BEGIN EXERCISE INPUT

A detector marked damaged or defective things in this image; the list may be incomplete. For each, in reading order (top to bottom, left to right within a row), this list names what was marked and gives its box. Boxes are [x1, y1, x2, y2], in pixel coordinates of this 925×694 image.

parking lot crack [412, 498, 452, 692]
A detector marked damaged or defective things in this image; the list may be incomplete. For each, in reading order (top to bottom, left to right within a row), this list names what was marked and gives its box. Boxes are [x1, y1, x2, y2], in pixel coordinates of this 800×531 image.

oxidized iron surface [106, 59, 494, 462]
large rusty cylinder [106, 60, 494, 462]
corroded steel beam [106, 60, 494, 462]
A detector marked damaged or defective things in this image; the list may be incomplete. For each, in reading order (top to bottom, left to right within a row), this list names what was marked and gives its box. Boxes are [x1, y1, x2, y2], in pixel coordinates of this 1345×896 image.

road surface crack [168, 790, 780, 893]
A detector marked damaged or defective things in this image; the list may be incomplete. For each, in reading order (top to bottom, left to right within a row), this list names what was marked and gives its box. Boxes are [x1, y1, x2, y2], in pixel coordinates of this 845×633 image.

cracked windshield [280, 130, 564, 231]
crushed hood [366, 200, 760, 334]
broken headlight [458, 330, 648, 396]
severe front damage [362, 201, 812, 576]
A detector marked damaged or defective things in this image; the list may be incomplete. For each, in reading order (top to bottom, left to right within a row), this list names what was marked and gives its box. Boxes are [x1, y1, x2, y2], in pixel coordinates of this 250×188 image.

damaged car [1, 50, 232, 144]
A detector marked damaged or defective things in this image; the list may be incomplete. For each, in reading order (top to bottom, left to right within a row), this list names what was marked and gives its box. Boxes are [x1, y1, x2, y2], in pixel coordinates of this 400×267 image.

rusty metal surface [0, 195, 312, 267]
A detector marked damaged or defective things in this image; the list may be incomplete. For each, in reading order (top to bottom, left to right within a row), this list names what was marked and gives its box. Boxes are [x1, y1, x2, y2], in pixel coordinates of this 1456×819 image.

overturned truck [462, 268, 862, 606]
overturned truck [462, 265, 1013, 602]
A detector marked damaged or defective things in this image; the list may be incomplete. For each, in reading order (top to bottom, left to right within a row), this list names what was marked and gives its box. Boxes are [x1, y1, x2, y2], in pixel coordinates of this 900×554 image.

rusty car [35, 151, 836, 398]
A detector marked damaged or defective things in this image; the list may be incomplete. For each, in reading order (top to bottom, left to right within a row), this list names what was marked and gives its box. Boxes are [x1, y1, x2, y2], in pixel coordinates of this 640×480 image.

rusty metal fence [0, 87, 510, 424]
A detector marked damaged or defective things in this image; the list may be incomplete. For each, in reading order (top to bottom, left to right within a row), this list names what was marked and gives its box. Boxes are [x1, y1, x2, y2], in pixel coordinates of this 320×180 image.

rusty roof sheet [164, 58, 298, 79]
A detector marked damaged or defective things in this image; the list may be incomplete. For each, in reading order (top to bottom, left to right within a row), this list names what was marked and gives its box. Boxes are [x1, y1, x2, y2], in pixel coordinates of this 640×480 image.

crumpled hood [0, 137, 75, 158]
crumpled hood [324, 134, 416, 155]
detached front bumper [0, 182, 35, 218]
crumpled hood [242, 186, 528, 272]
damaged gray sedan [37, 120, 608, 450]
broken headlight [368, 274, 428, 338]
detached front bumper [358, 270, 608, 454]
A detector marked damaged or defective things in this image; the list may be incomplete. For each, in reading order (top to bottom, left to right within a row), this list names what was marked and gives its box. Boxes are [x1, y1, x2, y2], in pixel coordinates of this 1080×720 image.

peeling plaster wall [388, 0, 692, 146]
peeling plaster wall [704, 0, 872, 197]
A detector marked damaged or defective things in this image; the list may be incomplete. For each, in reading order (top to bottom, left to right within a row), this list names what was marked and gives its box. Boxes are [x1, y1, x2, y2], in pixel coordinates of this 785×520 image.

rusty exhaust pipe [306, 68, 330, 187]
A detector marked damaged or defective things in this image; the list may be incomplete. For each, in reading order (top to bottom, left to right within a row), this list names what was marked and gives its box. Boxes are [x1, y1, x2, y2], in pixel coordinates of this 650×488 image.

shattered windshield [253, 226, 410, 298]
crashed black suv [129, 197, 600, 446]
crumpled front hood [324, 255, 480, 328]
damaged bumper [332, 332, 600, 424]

END EXERCISE INPUT

• **WORK TO COMPLETE**
Provide a verbatim reproduction of all the records.

• **SOLUTION TO THIS EXERCISE**
A detector marked damaged or defective things in this image; the list may be incomplete. For each, in reading order (top to bottom, left to right within a row), this list names what was marked and gives its box. Boxes are [x1, y1, x2, y2], in pixel coordinates of this 925×694 image.

parking lot crack [412, 498, 452, 692]
A detector marked damaged or defective things in this image; the list may be incomplete. For each, in reading order (top to bottom, left to right within a row), this list names what was marked and gives its box. Boxes are [x1, y1, x2, y2], in pixel coordinates of this 800×531 image.

oxidized iron surface [106, 59, 494, 462]
large rusty cylinder [106, 60, 494, 462]
corroded steel beam [106, 60, 494, 462]
A detector marked damaged or defective things in this image; the list may be incomplete. For each, in reading order (top to bottom, left to right within a row), this list names what was marked and gives its box. Boxes are [x1, y1, x2, y2], in pixel coordinates of this 1345×896 image.

road surface crack [168, 790, 780, 893]
A detector marked damaged or defective things in this image; the list may be incomplete. For each, in reading order (top to bottom, left to right within a row), this list names what was marked and gives its box. Boxes are [x1, y1, x2, y2], in pixel coordinates of this 845×633 image.

cracked windshield [280, 130, 564, 231]
crushed hood [366, 200, 760, 334]
broken headlight [458, 330, 648, 396]
severe front damage [362, 201, 812, 576]
A detector marked damaged or defective things in this image; the list may be incomplete. For each, in reading order (top to bottom, left to right within a row), this list names what was marked and gives its box. Boxes are [x1, y1, x2, y2], in pixel coordinates of this 250×188 image.

damaged car [1, 50, 232, 144]
A detector marked damaged or defective things in this image; the list may be incomplete. For each, in reading order (top to bottom, left to right within a row), this list names what was marked and gives its box. Boxes are [x1, y1, x2, y2], in pixel coordinates of this 400×267 image.

rusty metal surface [0, 195, 312, 267]
A detector marked damaged or defective things in this image; the list may be incomplete. For each, in reading order (top to bottom, left to right within a row), this list names what was marked and gives its box. Boxes are [x1, y1, x2, y2], in pixel coordinates of this 1456×819 image.

overturned truck [462, 268, 862, 606]
overturned truck [462, 265, 1013, 602]
A detector marked damaged or defective things in this image; the list may be incomplete. For each, in reading order (top to bottom, left to right within a row), this list names what was marked and gives its box. Boxes are [x1, y1, x2, y2], in pixel coordinates of this 900×554 image.

rusty car [35, 151, 836, 398]
A detector marked damaged or defective things in this image; the list may be incomplete. For each, in reading order (top to bottom, left to right within a row), this list names what was marked and gives its box. Boxes are [x1, y1, x2, y2], in pixel coordinates of this 640×480 image.

rusty metal fence [0, 87, 510, 424]
A detector marked damaged or defective things in this image; the list may be incomplete. For each, in reading order (top to bottom, left to right within a row), this list names what was marked and gives its box. Boxes are [x1, y1, x2, y2], in pixel coordinates of this 320×180 image.

rusty roof sheet [164, 58, 298, 79]
A detector marked damaged or defective things in this image; the list may be incomplete. For each, in reading order (top to bottom, left to right within a row), this list names what was marked and gives its box. Boxes are [x1, y1, x2, y2], in pixel coordinates of this 640×480 image.

crumpled hood [0, 137, 75, 158]
crumpled hood [324, 134, 416, 155]
detached front bumper [0, 182, 35, 218]
crumpled hood [242, 186, 528, 272]
damaged gray sedan [37, 120, 608, 450]
broken headlight [368, 274, 428, 338]
detached front bumper [358, 270, 608, 454]
A detector marked damaged or defective things in this image; the list may be incomplete. For each, in reading order (top to bottom, left to right within a row), this list names what was marked and gives its box. Boxes are [x1, y1, x2, y2], in pixel coordinates of this 1080×720 image.

peeling plaster wall [388, 0, 692, 146]
peeling plaster wall [704, 0, 872, 197]
A detector marked damaged or defective things in this image; the list may be incomplete. For each, in reading order (top to bottom, left to right within a row), this list names what was marked and gives its box. Boxes are [x1, y1, x2, y2], in pixel coordinates of this 785×520 image.

rusty exhaust pipe [306, 68, 330, 187]
A detector marked damaged or defective things in this image; the list may be incomplete. For each, in reading order (top to bottom, left to right within a row), this list names what was marked and gives its box. Boxes are [x1, y1, x2, y2], in pixel coordinates of this 650×488 image.

shattered windshield [253, 226, 410, 298]
crashed black suv [129, 197, 600, 446]
crumpled front hood [324, 255, 480, 328]
damaged bumper [332, 332, 600, 424]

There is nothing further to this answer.